If NIH is coming down strong against XMRV causing disease as in the above article, my guess is that the data coming out from the collaboration between NIH, CDC, WPI and Lipkin is not showing a connection.
Will NIH fund any more studies? That is the question.
getting a little tired of this xmrv hype, i wonder now whether they will start looking for 45% of the hiv virus envelope gene that was reported over 10 years ago...in 2013 they will attempt to label the illness as all in ones head with the w.h.o. and that will never happen...i think they have dragged their feet on cfs and the final truth must be told and someone should accept the full responsibility of total neglect...how many more have to die and how many more lives have to be completely trashed by this chronic illness...to think that all of us have paid tax all our lives and have to be treated like this is a total disgrace and inhumane...sure they will go back and forth on xmrv like a game of tennis not being able to make up their minds and in the mean time patients will continue to be denied proper health care access,clinical trials and there much deserved disibility premiums and to add more to insult they will fund the clowns $millions to downplay the illness saying it is in one's head and also neglecting serious honest physiological researchers their grants when they are submitted...sincerely aidan walsh southampton, u.k.

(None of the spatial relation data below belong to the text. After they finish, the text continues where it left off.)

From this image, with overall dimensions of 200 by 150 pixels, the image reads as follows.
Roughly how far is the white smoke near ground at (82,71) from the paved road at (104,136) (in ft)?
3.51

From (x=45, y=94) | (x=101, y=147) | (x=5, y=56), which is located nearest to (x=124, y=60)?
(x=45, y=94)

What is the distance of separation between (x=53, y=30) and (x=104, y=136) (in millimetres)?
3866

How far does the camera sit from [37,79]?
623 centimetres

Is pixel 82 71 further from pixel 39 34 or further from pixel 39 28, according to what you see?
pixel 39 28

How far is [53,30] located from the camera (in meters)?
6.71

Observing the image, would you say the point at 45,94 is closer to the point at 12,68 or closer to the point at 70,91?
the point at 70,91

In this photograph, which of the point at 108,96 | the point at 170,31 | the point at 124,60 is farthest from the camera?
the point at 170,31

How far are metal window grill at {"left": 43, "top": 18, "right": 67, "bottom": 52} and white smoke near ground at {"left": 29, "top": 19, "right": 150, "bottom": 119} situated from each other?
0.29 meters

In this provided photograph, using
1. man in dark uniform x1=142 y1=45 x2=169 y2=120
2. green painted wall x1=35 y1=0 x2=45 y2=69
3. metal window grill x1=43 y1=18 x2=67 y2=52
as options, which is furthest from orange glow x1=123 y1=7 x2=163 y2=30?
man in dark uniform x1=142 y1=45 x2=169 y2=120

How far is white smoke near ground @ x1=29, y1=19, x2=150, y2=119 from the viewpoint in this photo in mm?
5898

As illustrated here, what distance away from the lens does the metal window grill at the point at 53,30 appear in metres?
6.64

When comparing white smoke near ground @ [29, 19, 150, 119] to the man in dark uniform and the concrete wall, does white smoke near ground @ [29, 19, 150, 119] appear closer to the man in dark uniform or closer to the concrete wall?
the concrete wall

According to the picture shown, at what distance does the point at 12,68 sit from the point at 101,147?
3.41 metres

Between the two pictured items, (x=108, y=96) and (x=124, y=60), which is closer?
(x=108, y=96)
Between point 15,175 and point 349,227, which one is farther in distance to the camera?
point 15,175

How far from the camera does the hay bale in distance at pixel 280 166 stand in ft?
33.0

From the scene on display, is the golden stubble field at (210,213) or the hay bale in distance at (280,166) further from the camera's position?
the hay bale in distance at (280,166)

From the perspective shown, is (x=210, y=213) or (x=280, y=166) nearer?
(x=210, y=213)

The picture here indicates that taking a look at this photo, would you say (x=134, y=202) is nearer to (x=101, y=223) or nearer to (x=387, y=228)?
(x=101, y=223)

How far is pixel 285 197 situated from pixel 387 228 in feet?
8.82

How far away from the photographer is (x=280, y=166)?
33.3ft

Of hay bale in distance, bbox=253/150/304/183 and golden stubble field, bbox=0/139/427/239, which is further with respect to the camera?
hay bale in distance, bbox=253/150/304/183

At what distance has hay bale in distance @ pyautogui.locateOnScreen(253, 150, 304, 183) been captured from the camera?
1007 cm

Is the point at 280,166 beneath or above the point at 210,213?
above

Why is the CDC et al trying so hard to disprove the WPI's findings?
If XMRV is due to contamination, then why is is that 67% of ME/CFS patients tested positive, but only 3.7% of healthy controls?
From the Invest In ME conference held in London on May 20, 2011:
The final presentation was by Wilfried Bieger (Munich, Germany). He mentioned their earlier studies to detect XMRV, which had been negative. His team had then collaborated with Judy Mikovits and set up a highly sensitive, specific and uncontaminated protocol for virus detection, sequencing of viral DNA and antibody testing with western blot. Viral DNA and RNA were not detected in fresh blood, but after cultivation of PBMCs for 6 weeks under stimulation and using partly co-culture with virus permissive LnCap cells, culture cells turned positive in some patients. Presence of XMRV was confirmed by sequencing XMRV specific DNA. There have been approximately 40% positives so far.
THIS is what results from properly REPLICATING the study done by WPI, et al: you find XMRV in ME/CFS patients!